The paper can be found at: Daniel J. Katz, Courtney M. van der Linden, Peak Sidelobe Level and Peak Crosscorrelation of Golay-Rudin-Shapiro Sequences, IEEE Transactions on Information Theory, 68 (5): 3455–3473 (2022).
A preprint version is available at: arXiv: 2108.07318 [cs.IT]
The work of Katz and van der Linden and the accompanying materials here was supported in part by the National Science Foundation under Grants DMS-1500856 and CCF-1815487.
Any opinions, findings, and conclusions or recommendations expressed in this material are those of the authors and do not necessarily reflect the views of the National Science Foundation.

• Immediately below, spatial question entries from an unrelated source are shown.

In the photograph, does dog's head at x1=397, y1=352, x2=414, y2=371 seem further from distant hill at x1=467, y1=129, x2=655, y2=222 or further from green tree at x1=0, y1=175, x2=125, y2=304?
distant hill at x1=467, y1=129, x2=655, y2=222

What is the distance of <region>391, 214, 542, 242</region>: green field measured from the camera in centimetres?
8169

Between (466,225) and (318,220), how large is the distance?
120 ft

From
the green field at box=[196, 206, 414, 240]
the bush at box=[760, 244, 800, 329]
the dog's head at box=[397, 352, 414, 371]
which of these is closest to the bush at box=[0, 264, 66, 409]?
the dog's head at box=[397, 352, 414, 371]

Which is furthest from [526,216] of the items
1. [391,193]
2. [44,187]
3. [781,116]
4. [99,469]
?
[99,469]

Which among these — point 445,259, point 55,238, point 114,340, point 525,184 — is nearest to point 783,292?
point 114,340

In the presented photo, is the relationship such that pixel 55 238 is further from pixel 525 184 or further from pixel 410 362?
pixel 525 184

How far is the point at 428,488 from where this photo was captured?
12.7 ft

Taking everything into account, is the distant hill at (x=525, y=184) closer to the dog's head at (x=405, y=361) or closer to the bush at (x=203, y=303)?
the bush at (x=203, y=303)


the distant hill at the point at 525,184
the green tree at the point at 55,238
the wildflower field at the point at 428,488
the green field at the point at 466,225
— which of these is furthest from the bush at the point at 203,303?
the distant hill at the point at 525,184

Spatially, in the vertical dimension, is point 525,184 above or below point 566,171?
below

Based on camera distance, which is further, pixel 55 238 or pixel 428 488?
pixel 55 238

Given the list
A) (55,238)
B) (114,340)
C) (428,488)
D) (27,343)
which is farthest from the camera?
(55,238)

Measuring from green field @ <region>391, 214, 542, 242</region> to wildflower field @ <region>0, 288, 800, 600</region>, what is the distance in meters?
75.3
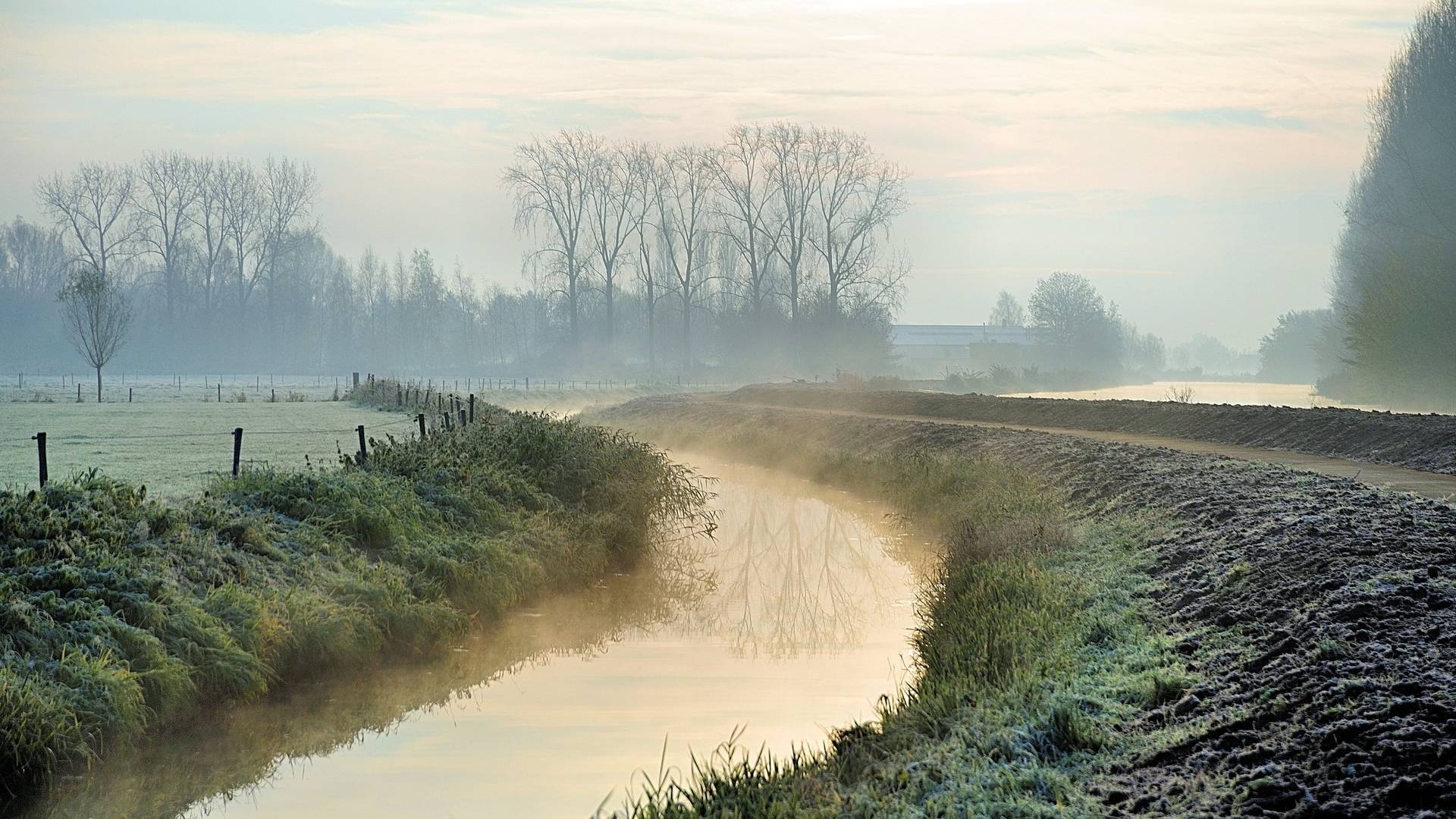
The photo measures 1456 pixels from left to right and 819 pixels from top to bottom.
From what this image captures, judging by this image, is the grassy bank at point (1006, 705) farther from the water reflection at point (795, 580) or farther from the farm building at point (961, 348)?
the farm building at point (961, 348)

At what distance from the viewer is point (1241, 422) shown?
24422 mm

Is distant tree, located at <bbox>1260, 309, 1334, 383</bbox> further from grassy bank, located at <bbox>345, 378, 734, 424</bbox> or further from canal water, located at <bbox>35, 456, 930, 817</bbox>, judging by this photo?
canal water, located at <bbox>35, 456, 930, 817</bbox>

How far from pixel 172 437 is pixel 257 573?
2136 centimetres

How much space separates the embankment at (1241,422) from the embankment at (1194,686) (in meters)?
5.99

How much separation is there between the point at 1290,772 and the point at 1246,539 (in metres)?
5.85

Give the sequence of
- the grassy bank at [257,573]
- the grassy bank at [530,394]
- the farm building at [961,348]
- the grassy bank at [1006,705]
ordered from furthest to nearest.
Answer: the farm building at [961,348]
the grassy bank at [530,394]
the grassy bank at [257,573]
the grassy bank at [1006,705]

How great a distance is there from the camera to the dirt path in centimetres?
1423

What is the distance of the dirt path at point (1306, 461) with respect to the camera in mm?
14227

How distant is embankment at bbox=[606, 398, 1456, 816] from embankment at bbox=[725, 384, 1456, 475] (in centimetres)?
599

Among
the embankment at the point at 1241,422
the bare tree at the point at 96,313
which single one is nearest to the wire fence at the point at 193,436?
the embankment at the point at 1241,422

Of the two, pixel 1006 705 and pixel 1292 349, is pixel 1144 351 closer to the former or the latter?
pixel 1292 349

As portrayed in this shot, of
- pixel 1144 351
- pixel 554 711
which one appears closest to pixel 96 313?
pixel 554 711

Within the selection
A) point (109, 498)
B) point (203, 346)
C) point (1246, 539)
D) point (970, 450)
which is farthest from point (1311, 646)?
point (203, 346)

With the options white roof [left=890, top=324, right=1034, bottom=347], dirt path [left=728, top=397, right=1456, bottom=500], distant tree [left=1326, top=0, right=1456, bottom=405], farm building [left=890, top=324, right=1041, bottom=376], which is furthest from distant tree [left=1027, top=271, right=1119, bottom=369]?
dirt path [left=728, top=397, right=1456, bottom=500]
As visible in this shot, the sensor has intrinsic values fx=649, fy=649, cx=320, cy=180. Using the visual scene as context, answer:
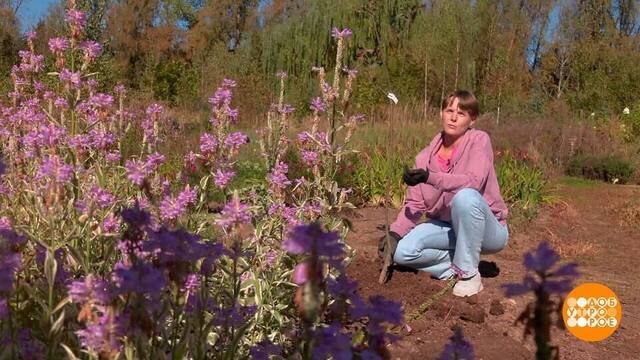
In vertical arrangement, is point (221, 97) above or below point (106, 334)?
above

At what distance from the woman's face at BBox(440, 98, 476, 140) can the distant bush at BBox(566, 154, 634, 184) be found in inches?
273

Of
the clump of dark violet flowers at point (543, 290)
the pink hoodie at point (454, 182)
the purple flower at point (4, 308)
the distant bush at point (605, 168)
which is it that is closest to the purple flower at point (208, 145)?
the purple flower at point (4, 308)

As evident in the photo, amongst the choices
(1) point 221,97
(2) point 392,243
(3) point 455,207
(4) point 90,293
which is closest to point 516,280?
(3) point 455,207

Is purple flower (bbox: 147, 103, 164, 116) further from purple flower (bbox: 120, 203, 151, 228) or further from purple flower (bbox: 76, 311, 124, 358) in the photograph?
purple flower (bbox: 76, 311, 124, 358)

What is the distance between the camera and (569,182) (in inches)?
368

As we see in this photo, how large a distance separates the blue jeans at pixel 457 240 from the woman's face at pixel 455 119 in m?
0.40

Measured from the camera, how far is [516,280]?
4012 millimetres

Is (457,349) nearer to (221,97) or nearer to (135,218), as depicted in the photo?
(135,218)

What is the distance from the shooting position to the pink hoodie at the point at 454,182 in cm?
363

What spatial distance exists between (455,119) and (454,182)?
444 mm

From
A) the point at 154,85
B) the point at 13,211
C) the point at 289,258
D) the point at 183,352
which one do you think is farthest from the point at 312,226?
the point at 154,85

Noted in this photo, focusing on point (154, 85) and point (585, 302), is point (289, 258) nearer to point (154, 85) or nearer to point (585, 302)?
point (585, 302)

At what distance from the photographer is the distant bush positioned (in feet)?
32.7

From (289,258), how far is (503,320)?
1.31 meters
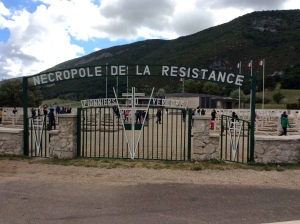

If you are interested in using any code or data presented here for your research, please contact me at email: [my first name] [dot] [my last name] [at] csun [dot] edu
A detailed description of the data files and the programs used to obtain them can be found in the readme.txt instructions. There are two programs, which can be found in the program directory. The first program, called pcc, was used to compute the peak crosscorrelations and peak sidelobe levels for Rudin-Shapiro sequences that are reported in Tables 3 and 4 of the paper. The executable linked here was compiled for the AMD64 architecture under GNU/Linux. Its output, the file pccs-to-50.txt contains the output data from running pcc, and can be found in the data directory. The second program, called verifications.ipynb, is a Jupyter notebook containing Sage code that verifies various claims made throughout the paper, and is also found in the program directory.